Crítica: Jogos Vorazes: A Cantiga dos Pássaros e das Serpentes
Jogos Vorazes: A Cantiga dos Pássaros e das Serpentes
Direção: Francis Lawrence
Roteiro: Michael Lesslie, Michael Arndt, Suzanne Collins
Elenco: Rachel Zegler, Tom Blyth, Viola Davis, Fionnula Flanagan, Hunter Schafer, Ashley Liao, Josh Andrés Rivera, Peter Dinklage, Jason Scwartzman.
Sinopse: Anos antes de se tornar o tirânico Presidente de Panem, Coriolanus Snow, aos 18 anos, vê uma chance de mudança de sorte quando é escolhido para ser mentor de Lucy Gray Baird, uma garota tributo do empobrecido Distrito 12.
Em outros tempos, a indústria de Hollywood não hesitaria em transformar a história do livro “Jogos Vorazes: A Cantiga dos Pássaros e das Serpentes”, de Suzanne Collins, em uma trilogia. Há estofo para isso: um livro de mais de 500 páginas (que eu não li) como base, uma trama dividida em três partes e inúmeros personagens que poderiam ser mais explorados.
No entanto, não deixa de ser igualmente interessante que o livro tenha se tornado um único e menos arriscado filme: enxuto para seu conteúdo, com pouco mais de duas horas e meia de duração, e que já se resolve como obra única. No começo, é evidente que trata-se de uma adaptação de um livro que se propõe a retomar o universo de Panem, criado por Collins: os diálogos são expositivos e estão preocupados em deixar tudo bem esclarecido ao espectador, mas isso dura apenas alguns minutos.
Francis Lawrence, que também comandou três filmes da quadrilogia inicial, se mostra confortável com o universo e faz boas escolhas: explora o ambiente com planos abertos, aproveita a paisagem e os planos de fundo sempre que necessário (bem como os sons), e olha para Lucy Gray sempre dando a ela a força sutil necessária para mostrar que a personagem é, também, tão misteriosa quanto seu mentor e par romântico – em sua última cena, ela é vista de baixo, crescendo em relação a um Snow agachado e confuso.
Coriolanus Snow, o protagonista, é vivido com intensidade e dubiedade por Tom Blyth. Não estamos falando de uma atuação acima da média, mas boa o suficiente para que o filme apresente sua maior discussão: o quanto estamos dispostos a ceder à violência para alcançarmos nossos objetivos. E se Viola Davis e Peter Dinklage parecem se divertir com seus personagens (seguindo a tradição de grandes astros em papéis de vilões ou sábios nesse tipo de franquia), ressalto aqui a profundidade que Hunter Schaffer dá para Tigris, mesmo com pouco tempo de tela.
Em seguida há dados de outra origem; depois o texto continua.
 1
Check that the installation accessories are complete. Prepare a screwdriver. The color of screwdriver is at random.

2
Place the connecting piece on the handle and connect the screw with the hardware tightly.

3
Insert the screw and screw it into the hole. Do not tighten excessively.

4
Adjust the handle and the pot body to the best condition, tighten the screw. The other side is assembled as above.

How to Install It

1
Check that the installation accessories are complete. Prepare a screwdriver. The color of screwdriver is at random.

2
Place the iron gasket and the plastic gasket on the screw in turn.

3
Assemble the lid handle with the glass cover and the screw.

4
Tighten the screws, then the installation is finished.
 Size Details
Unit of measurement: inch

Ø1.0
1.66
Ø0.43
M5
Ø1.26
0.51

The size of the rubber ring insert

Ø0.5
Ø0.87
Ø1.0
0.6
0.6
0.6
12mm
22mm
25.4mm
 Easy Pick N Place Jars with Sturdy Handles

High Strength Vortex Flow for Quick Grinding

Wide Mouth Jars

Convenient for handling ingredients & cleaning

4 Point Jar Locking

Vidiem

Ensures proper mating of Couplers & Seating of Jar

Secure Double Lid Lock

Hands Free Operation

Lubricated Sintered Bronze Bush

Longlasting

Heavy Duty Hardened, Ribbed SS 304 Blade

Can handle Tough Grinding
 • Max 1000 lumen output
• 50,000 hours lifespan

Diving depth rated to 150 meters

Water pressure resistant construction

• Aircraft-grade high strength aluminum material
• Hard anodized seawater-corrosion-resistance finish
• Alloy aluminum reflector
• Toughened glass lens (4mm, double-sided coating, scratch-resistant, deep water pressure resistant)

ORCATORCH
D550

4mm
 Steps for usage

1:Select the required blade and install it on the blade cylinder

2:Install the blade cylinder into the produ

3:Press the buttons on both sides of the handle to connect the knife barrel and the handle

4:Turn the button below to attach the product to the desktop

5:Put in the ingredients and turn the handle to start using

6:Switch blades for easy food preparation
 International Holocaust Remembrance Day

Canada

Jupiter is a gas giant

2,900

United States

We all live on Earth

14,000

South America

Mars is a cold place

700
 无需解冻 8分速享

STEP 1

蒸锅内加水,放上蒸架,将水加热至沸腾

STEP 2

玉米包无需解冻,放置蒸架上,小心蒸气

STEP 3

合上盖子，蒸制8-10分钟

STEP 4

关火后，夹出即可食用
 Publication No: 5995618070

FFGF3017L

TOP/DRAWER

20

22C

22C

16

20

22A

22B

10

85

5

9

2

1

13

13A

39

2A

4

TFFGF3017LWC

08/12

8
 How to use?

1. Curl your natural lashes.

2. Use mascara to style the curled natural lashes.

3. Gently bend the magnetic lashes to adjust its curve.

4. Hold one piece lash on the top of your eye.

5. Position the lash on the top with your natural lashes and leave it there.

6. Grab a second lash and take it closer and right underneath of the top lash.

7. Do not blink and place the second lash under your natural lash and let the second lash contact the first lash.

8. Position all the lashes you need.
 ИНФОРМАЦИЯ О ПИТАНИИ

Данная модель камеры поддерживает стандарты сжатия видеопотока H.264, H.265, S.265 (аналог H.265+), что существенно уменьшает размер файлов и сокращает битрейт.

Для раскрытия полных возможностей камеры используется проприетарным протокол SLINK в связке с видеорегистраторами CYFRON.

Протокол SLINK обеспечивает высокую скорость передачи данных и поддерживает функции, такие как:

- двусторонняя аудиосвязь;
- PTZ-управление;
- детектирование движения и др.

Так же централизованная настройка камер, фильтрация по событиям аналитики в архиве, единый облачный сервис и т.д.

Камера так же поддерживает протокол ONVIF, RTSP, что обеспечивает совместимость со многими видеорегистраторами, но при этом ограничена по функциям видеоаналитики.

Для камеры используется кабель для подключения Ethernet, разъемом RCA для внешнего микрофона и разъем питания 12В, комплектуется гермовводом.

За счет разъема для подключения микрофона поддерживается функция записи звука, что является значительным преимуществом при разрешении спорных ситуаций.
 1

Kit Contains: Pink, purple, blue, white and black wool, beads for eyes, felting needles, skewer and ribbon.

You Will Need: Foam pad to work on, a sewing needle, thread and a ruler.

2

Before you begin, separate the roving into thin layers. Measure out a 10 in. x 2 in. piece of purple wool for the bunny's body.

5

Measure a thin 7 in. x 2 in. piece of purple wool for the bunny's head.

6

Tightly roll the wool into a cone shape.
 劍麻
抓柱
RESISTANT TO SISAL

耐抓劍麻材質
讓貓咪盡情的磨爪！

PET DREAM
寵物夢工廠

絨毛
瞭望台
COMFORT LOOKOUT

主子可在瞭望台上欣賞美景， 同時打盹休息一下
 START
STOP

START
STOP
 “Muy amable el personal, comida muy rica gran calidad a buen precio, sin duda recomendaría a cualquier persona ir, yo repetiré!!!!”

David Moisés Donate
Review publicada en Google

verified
Dentro da realidade apresentada no universo de Panem, as explicações e acontecimentos relacionados àquela sociedade se fazem bastante verossímeis. Os paralelos com a realidade social do nosso mundo são evidentes e, ainda que estejam longe do medíocre, não representam nenhuma genialidade de Suzanne Collins ou da equipe de design de produção do filme – ainda que esta tenha feito escolhas muito interessantes no sentido de colocar em prática a realidade de algumas décadas anteriores à quadrilogia inicial. Eu até me lembrei quando escrevi sobre o paralelo entre as canções “Hanging Tree” e “Bella Ciao”. Também imagino o tanto de curiosidades e possíveis interpretações que os fãs podem fazer ao rever o filme e reler os livros.
Em tempos de prequels inchadas e enfadonhas – como os tais “animais fantásticos” – ou de franquias exageradamente rocambolescas como a multitude de filmes de super-heróis, é bom se deparar com Jogos Vorazes: A Cantiga dos Pássaros e das Serpentes. É justo, eficiente, e ainda traz riquezas e complexidades que, se não garantem uma obra prima, tampouco apresentam algo descartável ou vazio.
Ainda bem que não vivemos em Panem! Imagina se estivéssemos em um mundo onde populações inteiras fossem encurraladas em distritos, ameaçadas pela violência do Estado e controladas por meio da pobreza e do entretenimento pautado na ideia de uma meritocracia ilusória que afirma haver uma saída individual? Seria terrível!